On PCMark 10's Modern Office battery test, the Intel-based OmniBook Ultra lasted 19 hours and 14 minutes. That runtime is exceptional for an x86 ultraportable and suggests HP tuned power management aggressively. The ASUS ZenBook Duo, in single-screen mode, posted 18 hours and 33 minutes, while the Dell XPS 14 managed only 10 hours and 21 minutes.

The Snapdragon variants of the OmniBook Ultra are expected to extend battery life further, given ARM's efficiency advantage in low-power workloads. But even the Intel model provides enough endurance to cover a full workday and evening without hunting for an outlet.

Positioning and Pricing Pressure

At $4,000, the fully loaded configuration is a hard sell outside of enterprise procurement or niche professional use cases. But HP's mid-range $2,600 configuration, which retains the Core Ultra X9 388H and 32GB of RAM, is competitively positioned against the Dell XPS 14 and Lenovo ThinkPad X1 Carbon. At the time of writing, HP is discounting some configurations by $500, bringing the entry price down to $1,300 for lower-spec models. Those deals make the OmniBook Ultra one of the more affordable entry points into premium ultraportables, provided buyers can tolerate the limited I/O.

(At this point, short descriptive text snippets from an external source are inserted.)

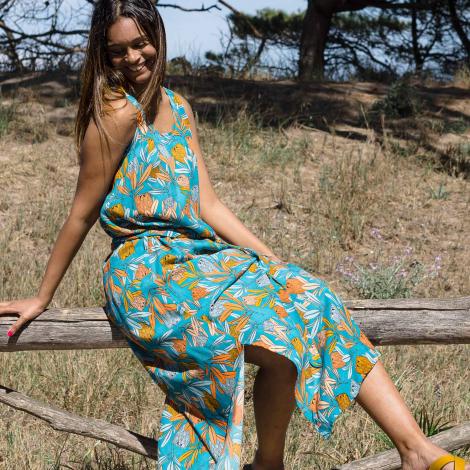 Vestido ARIEL largo Tulipa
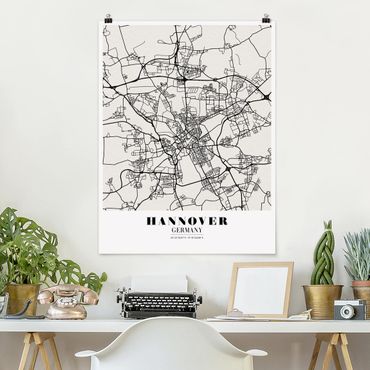 Posters Hannover City Map - Classic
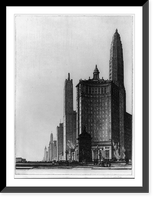 Historic Framed Print, The Vertical Mile (Chicago),  17-7/8" x 21-7/8"
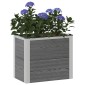 vidaXL Υπερυψωμένη Ζαρντινιέρα Γκρι 50 x 30 x 42 εκ WPC και Αλουμίνιο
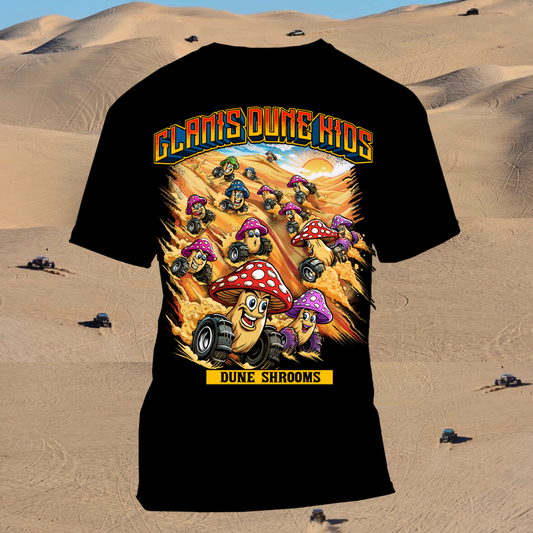 Glamis Dune Kids- Youth Dune Shrooms T-Shirt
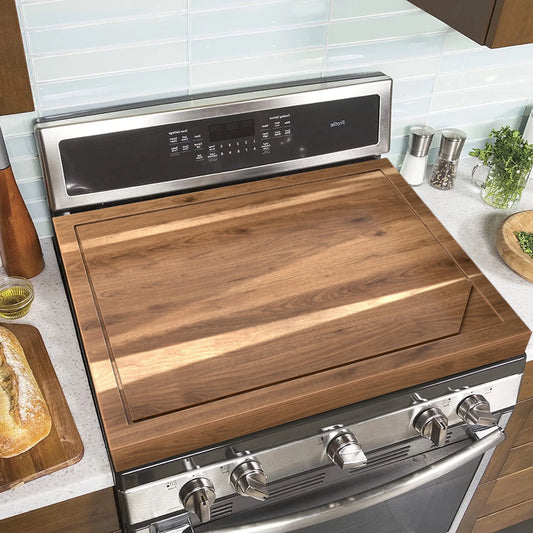 Wooden Stove Cover Board for Gas Stovetop 30 x 22 Noodle Board Electric Stove Cover for RV Stove Top Eco Friendly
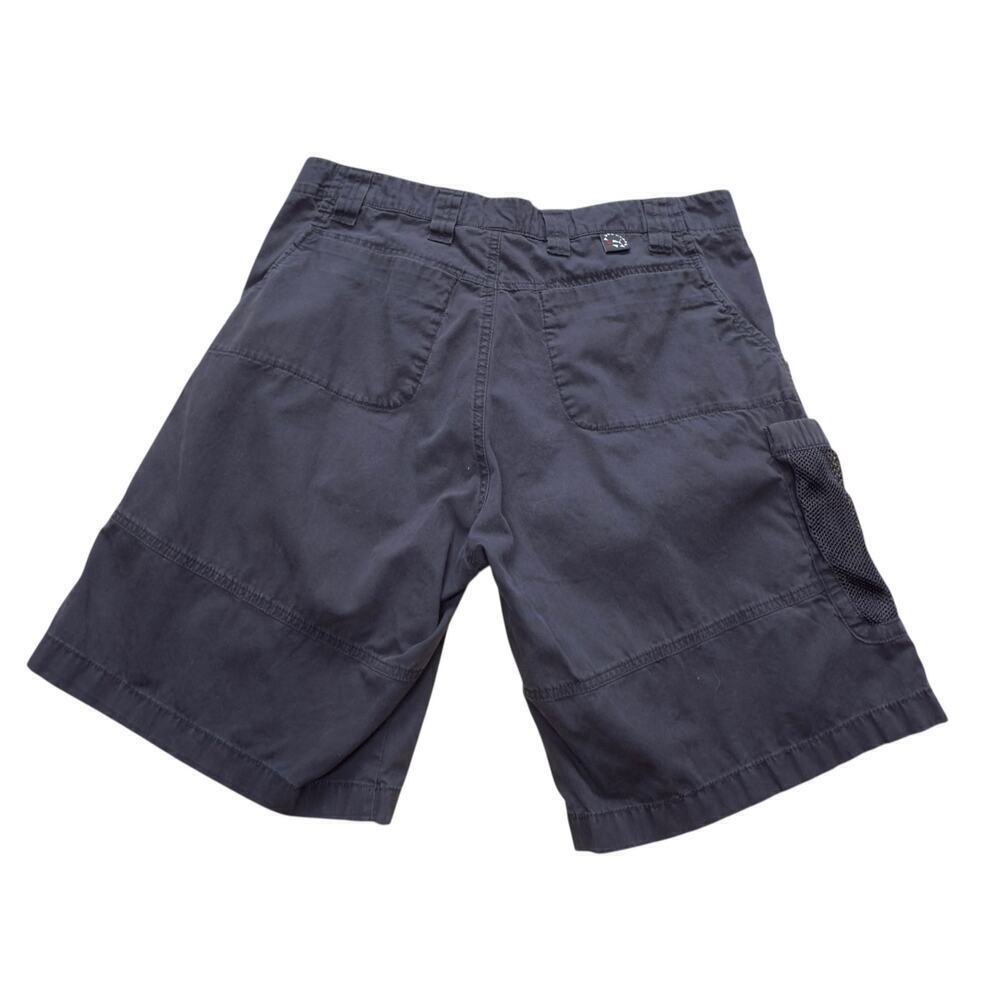 Men's y2k Puma mesh pocket navy cargo shorts 32 W - Picture 7 of 10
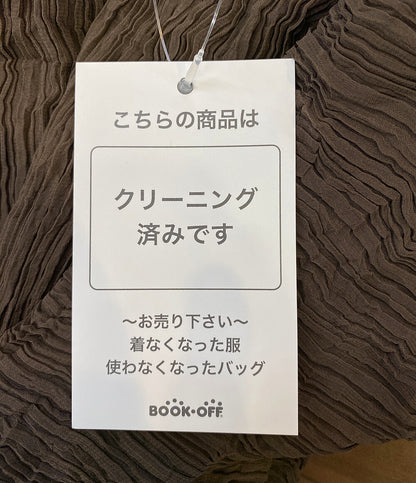 イッセイミヤケ シアープリーツカットソー タートルネック レディース SIZE L ISSEY MIYAKE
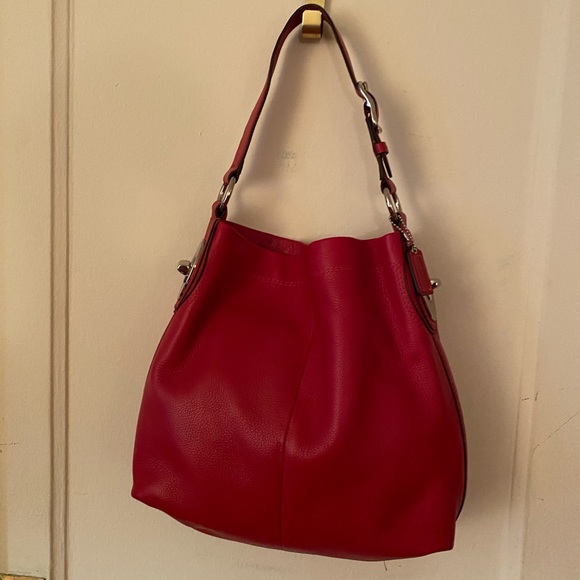 Red Coach Shoulder Bag - Picture 1 of 12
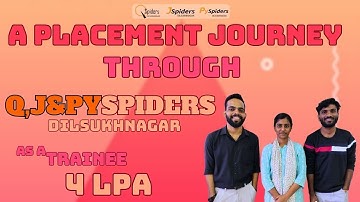 A Placement Journey Through Q,J & PySpiders Dilsukhnagar | Trainee | 4 LPA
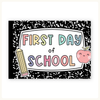 First Day of School Signs - Pastel Composition Notebook Classroom Decor - Miss Jacobs Little Learners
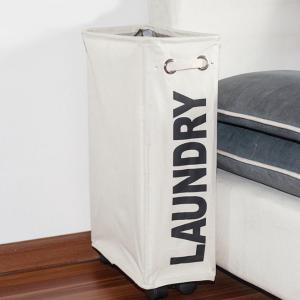 1PC Foldable Laundry Basket with Wheels Dirty Clothes Large Capacity Storage Basket Waterproof Bathroom Organizer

The broader question is whether HP can sustain this level of engineering focus across the consolidated OmniBook lineup. The company has historically struggled to maintain differentiation in crowded product categories, often reverting to cost optimization that erodes build quality or feature sets. The Ultra suggests HP is serious about competing at the top end again, but the test will be whether the next generation maintains this trajectory or retreats to safer, cheaper designs.

For now, the OmniBook Ultra 14 is the most compelling Windows ultraportable HP has shipped in years, and it deserves consideration alongside Dell, Lenovo, and Apple's premium offerings.